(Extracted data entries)
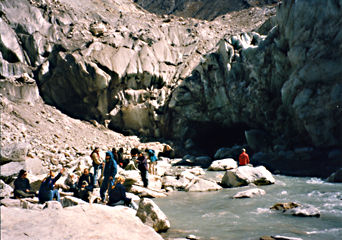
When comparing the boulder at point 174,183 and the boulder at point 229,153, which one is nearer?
the boulder at point 174,183

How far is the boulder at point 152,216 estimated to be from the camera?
7.81 meters

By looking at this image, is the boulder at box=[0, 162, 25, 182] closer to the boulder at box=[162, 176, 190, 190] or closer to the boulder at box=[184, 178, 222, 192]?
the boulder at box=[162, 176, 190, 190]

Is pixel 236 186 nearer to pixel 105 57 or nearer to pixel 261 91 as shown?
pixel 261 91

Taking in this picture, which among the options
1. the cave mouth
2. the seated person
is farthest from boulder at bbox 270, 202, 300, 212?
the cave mouth

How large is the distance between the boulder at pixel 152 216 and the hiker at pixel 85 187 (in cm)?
337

### GIVEN INSTRUCTION
Copy out, unchanged, the lines of the entries from the one containing "How large is" through the final line, including both.

### EXERCISE SOLUTION
How large is the distance between the boulder at pixel 152 216 and the hiker at pixel 85 187 (in cm)?
337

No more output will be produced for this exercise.